Objectives — The primary objective of this study was to compare mortality following incident acute myocardial infarction (AMI) among individuals with and without schizophrenia. A secondary objective was to compare the likelihood to receive cardiac procedures and cardiologist visits.
Methods — This retrospective cohort study took place in Ontario, Canada. The authors studied incident AMI patients who were alive at hospitalization discharge from January 1, 2002 to December 31, 2006. 71,668 subjects were included in the study (402 subjects were excluded because of missing data). The main exposure was a diagnosis of schizophrenia.
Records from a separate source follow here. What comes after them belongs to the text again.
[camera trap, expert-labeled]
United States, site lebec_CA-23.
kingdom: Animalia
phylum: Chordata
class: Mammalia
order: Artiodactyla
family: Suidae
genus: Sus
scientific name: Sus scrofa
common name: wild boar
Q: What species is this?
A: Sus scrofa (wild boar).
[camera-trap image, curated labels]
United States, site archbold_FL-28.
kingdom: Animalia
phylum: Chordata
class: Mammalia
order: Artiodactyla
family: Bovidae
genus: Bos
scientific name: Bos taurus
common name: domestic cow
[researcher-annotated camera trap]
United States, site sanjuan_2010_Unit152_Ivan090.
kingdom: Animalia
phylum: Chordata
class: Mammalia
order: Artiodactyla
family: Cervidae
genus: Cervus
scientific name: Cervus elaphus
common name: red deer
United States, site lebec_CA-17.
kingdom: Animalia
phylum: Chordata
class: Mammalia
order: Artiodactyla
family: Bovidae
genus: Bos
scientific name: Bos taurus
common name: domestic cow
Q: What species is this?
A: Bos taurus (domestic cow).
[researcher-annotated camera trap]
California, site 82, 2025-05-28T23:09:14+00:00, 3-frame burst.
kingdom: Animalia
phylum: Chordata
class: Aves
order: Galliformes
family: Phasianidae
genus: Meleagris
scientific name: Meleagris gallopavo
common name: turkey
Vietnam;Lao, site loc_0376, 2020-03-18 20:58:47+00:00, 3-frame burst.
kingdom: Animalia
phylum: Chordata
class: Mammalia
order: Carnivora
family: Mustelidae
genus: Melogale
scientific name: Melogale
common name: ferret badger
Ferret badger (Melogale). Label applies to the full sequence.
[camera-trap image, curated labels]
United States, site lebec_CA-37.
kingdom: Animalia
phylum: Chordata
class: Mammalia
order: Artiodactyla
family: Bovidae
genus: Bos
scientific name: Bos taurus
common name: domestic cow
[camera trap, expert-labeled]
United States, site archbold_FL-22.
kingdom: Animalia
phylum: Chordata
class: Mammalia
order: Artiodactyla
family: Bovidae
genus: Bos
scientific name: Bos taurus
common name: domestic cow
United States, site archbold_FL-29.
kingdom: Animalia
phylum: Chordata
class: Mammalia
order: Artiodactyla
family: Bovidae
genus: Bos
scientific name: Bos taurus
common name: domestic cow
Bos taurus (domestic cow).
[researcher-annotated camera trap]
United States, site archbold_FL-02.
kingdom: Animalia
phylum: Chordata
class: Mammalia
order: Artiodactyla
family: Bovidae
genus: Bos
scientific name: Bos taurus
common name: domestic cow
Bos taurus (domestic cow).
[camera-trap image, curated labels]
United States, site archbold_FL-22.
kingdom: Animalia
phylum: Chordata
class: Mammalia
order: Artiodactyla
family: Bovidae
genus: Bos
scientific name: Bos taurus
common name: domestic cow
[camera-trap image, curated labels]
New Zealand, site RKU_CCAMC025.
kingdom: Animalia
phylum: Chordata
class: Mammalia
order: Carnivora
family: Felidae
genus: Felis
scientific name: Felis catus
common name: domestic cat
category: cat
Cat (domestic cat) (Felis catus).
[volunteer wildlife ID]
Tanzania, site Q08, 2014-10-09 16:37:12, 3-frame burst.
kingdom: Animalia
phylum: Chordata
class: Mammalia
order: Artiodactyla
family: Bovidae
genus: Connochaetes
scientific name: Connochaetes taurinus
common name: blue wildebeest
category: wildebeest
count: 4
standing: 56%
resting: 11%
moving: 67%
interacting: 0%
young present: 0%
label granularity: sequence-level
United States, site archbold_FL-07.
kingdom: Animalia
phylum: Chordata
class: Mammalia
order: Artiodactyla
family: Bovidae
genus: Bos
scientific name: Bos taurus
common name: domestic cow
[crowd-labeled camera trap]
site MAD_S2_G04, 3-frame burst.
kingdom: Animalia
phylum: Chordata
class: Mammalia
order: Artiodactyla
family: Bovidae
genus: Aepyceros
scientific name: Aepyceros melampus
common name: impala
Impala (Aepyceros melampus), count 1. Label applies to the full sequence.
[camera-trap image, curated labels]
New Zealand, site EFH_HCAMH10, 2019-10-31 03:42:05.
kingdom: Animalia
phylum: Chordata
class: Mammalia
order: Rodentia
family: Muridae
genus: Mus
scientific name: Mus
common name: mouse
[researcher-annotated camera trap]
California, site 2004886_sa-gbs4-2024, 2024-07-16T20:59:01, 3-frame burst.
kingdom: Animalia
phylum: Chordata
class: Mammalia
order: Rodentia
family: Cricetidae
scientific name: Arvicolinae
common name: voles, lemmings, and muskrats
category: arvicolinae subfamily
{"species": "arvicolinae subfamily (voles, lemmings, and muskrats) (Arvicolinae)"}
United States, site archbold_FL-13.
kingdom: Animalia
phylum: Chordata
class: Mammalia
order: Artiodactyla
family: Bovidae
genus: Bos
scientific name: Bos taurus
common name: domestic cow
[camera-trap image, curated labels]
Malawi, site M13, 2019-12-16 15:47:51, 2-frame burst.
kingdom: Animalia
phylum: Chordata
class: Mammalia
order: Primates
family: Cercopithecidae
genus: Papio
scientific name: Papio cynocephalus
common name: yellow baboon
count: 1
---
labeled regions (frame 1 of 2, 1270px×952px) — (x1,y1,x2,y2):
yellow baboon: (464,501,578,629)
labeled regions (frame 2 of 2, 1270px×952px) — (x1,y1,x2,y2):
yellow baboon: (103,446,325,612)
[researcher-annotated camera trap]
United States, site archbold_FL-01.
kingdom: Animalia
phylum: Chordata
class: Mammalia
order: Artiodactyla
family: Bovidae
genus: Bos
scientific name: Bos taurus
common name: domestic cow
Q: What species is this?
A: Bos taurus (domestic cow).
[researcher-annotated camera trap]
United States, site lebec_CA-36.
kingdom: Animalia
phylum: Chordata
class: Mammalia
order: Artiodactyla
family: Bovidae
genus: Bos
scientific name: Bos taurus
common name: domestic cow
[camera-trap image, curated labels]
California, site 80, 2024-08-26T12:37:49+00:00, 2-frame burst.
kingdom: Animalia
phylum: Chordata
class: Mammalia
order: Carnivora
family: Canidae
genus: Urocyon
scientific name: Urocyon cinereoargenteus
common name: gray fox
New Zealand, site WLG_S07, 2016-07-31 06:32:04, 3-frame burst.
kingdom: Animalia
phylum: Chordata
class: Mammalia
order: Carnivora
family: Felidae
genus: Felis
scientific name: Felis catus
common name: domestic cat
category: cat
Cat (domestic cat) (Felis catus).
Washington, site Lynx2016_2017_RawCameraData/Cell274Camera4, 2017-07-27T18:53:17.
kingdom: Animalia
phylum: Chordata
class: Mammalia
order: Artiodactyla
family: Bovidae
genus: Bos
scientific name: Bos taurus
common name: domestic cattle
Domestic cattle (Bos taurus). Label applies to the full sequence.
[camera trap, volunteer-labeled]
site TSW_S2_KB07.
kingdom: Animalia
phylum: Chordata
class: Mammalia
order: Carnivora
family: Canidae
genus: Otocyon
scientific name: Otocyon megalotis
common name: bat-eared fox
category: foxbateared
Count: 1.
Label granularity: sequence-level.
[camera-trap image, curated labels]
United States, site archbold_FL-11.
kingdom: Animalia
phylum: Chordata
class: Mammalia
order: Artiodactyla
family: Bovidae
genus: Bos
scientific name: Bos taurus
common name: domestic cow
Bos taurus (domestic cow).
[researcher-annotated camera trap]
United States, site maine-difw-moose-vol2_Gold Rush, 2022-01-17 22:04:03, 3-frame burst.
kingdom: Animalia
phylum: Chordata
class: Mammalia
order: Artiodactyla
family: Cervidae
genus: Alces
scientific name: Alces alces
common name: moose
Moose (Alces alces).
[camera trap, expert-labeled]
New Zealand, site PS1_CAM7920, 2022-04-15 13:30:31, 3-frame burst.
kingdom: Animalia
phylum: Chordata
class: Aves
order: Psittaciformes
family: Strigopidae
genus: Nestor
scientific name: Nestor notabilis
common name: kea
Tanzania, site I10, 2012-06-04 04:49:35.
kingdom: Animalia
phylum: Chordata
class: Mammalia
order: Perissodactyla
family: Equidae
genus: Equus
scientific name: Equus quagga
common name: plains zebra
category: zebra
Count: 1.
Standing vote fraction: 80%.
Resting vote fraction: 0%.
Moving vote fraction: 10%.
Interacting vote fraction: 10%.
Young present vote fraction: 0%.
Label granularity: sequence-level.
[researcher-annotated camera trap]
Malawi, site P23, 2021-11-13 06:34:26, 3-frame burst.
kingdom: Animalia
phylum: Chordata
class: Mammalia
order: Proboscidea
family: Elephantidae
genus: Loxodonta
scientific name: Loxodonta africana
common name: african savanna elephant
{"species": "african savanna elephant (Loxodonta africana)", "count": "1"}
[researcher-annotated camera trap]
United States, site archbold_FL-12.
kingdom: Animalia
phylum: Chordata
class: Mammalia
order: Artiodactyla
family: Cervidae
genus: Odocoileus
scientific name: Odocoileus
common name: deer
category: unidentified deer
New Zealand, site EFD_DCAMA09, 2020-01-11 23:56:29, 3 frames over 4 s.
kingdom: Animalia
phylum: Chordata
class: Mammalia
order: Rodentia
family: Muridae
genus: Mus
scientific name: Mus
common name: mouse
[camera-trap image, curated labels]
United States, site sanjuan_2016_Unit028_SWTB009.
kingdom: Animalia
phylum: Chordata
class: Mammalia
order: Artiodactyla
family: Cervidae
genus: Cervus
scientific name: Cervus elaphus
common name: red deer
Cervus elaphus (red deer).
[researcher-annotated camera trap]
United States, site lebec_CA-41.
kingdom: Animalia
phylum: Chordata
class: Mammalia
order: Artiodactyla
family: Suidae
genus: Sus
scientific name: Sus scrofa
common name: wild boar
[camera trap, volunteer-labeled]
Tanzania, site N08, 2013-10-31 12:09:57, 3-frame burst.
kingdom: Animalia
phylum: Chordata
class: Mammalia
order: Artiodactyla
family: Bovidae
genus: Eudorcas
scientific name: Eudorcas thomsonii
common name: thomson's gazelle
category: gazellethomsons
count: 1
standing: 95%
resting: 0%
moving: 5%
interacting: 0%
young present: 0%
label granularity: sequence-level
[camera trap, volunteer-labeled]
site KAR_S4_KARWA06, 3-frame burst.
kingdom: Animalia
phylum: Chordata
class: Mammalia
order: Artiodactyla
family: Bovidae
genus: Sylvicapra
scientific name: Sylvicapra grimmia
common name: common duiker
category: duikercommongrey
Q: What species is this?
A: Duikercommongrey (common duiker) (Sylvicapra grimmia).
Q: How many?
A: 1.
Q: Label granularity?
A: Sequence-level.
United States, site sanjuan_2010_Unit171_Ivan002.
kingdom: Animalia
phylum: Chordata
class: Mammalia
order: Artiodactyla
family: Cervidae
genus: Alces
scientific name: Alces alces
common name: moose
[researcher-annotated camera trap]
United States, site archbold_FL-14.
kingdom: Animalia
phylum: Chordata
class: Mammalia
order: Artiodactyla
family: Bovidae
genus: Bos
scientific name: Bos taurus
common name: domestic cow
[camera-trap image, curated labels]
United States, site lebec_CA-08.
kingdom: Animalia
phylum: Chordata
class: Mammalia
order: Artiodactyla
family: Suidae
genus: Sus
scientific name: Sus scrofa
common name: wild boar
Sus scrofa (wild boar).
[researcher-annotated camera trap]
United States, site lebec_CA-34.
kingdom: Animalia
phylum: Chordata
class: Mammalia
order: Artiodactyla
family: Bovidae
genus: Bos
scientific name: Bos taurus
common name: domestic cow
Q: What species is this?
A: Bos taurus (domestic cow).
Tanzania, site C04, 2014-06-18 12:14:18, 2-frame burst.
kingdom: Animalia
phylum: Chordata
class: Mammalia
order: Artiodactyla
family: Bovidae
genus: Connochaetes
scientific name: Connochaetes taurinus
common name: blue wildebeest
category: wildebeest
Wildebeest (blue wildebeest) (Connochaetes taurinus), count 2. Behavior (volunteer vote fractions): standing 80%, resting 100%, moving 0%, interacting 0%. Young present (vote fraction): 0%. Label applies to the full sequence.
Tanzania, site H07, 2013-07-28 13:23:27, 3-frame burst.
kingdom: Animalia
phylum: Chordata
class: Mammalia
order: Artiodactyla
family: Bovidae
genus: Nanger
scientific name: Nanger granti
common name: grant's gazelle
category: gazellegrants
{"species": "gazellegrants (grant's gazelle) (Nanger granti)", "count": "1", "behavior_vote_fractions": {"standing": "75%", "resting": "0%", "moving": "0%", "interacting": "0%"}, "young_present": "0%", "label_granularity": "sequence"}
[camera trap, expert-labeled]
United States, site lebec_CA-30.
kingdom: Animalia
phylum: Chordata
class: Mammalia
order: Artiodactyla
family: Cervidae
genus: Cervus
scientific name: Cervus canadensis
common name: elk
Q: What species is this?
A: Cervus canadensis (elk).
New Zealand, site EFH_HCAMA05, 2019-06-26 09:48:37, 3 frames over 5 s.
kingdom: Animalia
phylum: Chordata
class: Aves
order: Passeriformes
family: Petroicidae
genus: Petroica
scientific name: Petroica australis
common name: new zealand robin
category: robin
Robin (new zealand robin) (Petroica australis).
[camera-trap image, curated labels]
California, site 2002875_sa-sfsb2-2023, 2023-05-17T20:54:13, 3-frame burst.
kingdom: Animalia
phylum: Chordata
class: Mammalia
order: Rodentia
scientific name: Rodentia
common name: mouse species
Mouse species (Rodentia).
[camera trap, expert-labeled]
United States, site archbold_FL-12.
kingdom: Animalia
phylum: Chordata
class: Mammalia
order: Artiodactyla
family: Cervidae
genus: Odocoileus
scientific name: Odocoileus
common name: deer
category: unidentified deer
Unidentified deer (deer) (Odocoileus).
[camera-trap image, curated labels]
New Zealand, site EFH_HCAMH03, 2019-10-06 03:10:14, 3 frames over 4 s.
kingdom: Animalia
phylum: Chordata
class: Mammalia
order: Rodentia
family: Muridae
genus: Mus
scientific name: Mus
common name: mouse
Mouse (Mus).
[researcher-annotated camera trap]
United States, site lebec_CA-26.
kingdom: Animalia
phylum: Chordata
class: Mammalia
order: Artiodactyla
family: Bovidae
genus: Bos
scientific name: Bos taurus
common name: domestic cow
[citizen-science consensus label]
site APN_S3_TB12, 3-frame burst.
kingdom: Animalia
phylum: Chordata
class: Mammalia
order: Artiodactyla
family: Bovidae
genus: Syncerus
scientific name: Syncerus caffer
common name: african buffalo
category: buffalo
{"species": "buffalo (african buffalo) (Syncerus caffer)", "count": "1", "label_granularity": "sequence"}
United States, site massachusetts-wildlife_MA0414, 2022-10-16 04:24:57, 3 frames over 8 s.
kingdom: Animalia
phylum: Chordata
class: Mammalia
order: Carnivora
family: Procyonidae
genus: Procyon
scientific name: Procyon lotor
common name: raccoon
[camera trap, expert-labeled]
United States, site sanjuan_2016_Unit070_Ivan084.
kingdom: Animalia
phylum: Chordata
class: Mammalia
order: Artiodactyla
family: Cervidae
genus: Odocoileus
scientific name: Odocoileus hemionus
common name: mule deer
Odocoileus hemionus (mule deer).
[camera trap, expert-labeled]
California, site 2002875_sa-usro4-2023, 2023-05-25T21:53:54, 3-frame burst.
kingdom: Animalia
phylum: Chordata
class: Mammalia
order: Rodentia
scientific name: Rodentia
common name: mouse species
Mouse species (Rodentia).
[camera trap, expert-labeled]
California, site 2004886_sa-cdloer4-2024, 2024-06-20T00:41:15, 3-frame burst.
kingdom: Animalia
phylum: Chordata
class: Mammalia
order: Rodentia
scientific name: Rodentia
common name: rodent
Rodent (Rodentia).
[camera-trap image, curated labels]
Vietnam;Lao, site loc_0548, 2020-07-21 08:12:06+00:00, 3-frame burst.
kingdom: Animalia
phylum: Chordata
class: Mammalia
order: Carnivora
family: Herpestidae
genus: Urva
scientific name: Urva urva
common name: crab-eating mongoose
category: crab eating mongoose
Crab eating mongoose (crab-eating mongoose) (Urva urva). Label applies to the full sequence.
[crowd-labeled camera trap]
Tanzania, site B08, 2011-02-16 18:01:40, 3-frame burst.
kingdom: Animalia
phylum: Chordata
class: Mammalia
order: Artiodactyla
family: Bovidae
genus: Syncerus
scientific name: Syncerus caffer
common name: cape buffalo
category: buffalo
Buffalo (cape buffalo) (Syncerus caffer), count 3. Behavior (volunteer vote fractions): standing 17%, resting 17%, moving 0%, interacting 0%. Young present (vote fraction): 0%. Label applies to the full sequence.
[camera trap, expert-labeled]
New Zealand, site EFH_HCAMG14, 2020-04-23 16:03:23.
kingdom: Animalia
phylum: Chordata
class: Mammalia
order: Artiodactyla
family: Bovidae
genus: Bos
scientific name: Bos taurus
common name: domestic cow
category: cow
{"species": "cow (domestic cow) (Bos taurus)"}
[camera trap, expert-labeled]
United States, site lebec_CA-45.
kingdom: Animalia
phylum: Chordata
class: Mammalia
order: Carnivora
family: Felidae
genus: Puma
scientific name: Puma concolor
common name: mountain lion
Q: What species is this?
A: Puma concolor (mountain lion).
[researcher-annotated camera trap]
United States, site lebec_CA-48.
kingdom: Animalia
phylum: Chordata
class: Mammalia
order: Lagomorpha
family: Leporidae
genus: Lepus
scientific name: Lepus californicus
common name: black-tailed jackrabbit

The main outcome measure was 30-day mortality post-discharge. Secondary outcomes included receipt of cardiac procedures and cardiologist visits within 30 days post-discharge.
Results — After risk adjustment, individuals with schizophrenia were 56% more likely to die within 30 days of discharge (OR 1.56, 95% CI 1.08-2.23; p=0.02), but approximately 50% less likely to receive cardiac procedures (OR 0.48, 95% CI 0.40-0.56; p<0.001) or to see a cardiologist within 30 days of discharge (OR 0.53, 95% CI 0.43-0.65; p<0.001).
Conclusions — Individuals with schizophrenia have a significant risk of dying following incident AMI. Despite the elevated mortality risk, individuals with schizophrenia are less likely to receive specialist care and cardiac procedures. Inequities in access to AMI care may be an important point of intervention for individuals with schizophrenia.